The study notes the Library Tower Plot has been held up as an example of the “ticking bomb” justification for the use of torture.  But this scenario has been absolutely shredded by researchers in the field, as I noted here, and even the Library Plot fails as an example of justification for torture, as indicated by the study.

After an introduction of the main people in the plot, we are given the “official” version from the Bush administration that the country swallowed as a successful use of torture to stop an attack.  It sounds like a great fictional story and that’s mostly what it turns out to be once the facts are presented.

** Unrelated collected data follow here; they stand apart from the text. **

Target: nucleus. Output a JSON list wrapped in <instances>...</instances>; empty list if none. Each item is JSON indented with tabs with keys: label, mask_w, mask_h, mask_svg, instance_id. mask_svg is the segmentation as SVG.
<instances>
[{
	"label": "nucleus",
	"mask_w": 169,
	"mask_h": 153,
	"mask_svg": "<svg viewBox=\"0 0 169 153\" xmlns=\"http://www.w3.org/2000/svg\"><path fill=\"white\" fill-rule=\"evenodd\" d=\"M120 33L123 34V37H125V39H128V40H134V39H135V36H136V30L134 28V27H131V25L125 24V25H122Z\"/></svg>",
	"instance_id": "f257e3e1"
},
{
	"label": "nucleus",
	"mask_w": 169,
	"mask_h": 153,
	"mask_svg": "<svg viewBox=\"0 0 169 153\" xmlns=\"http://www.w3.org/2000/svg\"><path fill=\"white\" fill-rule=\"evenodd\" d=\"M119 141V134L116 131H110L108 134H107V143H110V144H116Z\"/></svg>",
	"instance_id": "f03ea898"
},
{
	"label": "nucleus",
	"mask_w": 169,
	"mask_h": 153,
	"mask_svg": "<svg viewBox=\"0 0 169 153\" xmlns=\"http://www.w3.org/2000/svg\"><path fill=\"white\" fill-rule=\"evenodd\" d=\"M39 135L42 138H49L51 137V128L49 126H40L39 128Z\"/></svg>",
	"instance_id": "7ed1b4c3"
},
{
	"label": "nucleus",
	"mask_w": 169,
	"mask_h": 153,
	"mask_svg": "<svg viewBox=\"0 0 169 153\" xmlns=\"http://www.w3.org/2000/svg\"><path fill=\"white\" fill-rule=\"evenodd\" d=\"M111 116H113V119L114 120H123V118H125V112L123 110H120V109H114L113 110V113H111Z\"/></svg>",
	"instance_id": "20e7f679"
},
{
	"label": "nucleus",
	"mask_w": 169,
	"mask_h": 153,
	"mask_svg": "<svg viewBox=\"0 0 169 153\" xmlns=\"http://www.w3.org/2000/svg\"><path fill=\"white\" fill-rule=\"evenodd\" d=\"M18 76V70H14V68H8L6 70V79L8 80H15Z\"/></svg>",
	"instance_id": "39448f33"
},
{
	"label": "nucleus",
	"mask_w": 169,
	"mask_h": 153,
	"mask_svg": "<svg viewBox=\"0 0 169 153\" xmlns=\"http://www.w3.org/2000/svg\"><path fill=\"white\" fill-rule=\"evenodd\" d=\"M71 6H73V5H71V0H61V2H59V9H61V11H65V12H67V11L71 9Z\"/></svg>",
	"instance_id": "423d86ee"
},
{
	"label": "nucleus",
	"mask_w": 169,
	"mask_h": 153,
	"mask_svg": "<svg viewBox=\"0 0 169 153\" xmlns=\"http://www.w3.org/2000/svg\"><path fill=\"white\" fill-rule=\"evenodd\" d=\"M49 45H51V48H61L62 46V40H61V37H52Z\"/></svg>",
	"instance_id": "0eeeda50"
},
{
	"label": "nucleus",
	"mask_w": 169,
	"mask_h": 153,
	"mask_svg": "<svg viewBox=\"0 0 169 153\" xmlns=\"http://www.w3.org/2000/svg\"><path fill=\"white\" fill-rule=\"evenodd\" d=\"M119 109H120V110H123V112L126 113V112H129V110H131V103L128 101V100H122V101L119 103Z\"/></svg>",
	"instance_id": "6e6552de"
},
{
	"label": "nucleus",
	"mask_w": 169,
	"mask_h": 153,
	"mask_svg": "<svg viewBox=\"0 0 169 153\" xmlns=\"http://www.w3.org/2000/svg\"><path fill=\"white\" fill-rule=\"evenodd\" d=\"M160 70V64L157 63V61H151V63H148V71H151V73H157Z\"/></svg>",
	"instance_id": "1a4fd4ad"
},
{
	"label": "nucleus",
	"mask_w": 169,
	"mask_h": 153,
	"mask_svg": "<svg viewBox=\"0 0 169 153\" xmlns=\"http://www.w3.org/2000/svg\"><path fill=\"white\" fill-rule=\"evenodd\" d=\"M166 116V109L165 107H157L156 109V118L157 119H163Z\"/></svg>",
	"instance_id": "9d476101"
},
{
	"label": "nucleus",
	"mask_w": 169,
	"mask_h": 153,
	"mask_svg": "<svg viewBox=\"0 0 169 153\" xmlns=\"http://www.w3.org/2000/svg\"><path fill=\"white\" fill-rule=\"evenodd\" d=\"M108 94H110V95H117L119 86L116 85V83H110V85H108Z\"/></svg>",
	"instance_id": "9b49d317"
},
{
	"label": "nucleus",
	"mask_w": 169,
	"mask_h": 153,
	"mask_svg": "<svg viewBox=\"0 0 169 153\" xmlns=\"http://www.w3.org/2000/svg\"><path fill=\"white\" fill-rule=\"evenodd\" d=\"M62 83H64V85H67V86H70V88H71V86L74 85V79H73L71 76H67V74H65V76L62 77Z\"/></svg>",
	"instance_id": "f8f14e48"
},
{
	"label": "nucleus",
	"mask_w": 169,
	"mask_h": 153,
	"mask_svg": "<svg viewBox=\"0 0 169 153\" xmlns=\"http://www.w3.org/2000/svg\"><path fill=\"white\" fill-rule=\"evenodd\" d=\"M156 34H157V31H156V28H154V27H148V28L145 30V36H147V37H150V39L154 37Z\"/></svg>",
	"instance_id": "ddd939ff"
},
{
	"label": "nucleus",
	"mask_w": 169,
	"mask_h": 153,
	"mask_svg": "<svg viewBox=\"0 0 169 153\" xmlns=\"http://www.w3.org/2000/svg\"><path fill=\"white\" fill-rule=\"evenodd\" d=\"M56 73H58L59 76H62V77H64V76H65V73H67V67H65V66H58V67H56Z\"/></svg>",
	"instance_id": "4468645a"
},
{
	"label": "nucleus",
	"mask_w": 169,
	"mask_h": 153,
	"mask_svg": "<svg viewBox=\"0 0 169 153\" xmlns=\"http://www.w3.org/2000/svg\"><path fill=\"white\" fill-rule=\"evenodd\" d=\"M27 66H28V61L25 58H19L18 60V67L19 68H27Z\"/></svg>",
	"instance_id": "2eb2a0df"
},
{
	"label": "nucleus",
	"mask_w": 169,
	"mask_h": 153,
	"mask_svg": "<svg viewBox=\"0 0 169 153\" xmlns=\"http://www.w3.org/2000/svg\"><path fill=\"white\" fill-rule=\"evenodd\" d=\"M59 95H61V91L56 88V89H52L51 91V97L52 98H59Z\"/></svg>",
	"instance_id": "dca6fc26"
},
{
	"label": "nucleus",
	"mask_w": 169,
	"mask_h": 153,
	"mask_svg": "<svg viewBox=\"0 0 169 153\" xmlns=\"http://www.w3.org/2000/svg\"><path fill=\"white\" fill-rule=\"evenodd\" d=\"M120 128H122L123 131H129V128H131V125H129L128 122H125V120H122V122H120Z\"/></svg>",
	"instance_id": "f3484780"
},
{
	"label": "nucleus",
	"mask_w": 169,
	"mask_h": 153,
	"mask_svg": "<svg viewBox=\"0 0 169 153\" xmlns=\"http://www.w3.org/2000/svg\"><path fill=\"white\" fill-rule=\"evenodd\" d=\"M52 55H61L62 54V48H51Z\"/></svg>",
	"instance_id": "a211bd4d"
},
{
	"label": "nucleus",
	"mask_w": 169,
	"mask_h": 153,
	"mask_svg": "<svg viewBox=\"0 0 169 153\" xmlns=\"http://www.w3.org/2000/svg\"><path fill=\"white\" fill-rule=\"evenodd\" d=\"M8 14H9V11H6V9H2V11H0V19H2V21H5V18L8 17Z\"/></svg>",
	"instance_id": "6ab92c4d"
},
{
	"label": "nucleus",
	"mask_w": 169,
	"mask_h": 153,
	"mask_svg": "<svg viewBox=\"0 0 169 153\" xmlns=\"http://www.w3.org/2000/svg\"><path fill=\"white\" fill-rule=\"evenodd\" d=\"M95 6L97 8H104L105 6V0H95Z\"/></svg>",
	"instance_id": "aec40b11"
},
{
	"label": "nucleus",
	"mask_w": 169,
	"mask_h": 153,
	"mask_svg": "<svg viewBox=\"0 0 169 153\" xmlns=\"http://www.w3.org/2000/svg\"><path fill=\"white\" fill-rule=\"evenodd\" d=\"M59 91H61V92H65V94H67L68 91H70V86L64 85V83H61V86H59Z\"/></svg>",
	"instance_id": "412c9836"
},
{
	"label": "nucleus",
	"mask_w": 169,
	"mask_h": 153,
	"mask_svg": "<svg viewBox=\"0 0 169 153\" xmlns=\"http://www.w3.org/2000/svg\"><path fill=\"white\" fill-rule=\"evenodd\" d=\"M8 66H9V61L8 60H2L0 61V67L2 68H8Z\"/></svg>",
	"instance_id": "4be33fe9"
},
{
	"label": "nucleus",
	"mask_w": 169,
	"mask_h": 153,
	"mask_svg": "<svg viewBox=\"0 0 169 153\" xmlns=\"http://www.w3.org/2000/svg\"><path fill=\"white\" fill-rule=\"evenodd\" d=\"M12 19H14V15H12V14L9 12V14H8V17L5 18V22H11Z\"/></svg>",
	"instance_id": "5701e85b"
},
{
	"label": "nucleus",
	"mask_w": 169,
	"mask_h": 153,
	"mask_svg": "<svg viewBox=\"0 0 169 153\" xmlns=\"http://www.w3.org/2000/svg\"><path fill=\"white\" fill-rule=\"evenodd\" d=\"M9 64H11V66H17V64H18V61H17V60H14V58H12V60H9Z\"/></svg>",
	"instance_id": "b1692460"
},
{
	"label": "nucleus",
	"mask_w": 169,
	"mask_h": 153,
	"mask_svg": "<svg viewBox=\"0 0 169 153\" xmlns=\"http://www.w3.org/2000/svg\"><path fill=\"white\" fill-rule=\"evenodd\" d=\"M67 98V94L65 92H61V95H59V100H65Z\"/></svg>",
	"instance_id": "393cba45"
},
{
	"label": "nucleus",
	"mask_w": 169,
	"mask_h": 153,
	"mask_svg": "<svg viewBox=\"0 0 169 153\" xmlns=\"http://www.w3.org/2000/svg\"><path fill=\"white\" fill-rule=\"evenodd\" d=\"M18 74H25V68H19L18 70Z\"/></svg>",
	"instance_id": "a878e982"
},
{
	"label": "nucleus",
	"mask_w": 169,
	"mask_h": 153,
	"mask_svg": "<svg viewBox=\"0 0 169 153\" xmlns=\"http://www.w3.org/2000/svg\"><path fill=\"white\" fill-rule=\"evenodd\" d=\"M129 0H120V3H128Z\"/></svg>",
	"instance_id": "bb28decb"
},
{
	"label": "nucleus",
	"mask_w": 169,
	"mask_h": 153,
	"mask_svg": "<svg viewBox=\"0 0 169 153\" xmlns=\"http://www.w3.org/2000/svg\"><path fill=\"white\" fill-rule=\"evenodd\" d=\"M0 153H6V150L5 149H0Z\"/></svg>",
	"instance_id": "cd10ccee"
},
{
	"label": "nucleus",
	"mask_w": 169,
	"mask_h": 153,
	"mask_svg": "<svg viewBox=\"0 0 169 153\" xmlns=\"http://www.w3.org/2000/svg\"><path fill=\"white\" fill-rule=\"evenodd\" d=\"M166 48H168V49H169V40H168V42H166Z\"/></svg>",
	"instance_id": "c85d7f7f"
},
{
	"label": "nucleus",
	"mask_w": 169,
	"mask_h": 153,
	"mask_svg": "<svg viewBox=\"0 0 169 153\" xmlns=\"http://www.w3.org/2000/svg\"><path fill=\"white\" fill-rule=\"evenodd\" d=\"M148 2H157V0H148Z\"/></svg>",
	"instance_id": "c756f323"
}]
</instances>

It’s stated $50,000 was transferred from KSM to the group supposedly plotting the attack and this was a big piece of what helped bring all the suspects in.  But the truth is the money was used for something else and those arrested were eventually let go without charges.

Despite the CIA’s assertion that they would have “possibly,” or “eventually” participated in U.S. operations:

(Soufan) This “eventually” and “possibly” was the best analysts could conclude, despite 183 sessions of waterboarding. … The reality is that the al-Ghuraba cell wasn’t involved, which is why the U.S. didn’t request the arrest of its members and they were sent to their home countries.

Many of them were released after their return. Others were held for several years, but none was ever charged in connection with any plot against the United States.

As for the money and what it was used for:

If there were a ticking bomb that could have been defused by intelligence from Zubair, Khalid Sheikh Mohammed, and Majid Khan, it would have been in Jakarta, not Los Angeles. On August 5, 2003, a suicide bomber detonated a truck bomb outside of the lobby of the Jakarta Marriott Hotel, killing 11 people and wounding at least 81…the money was used to finance the Marriott bombing.

The study essentially says the plot to bring down the Library Tower may have existed but there was no certainty it was going to happen and it was, at best, a hypothetical plot with no actual movement as to making it happen any time in the near future.  There was no “ticking bomb” when it came to this and the release of most of those supposedly involved without any charges is a pretty clear indication the plot was simply used as propaganda for the cheerleaders of torture.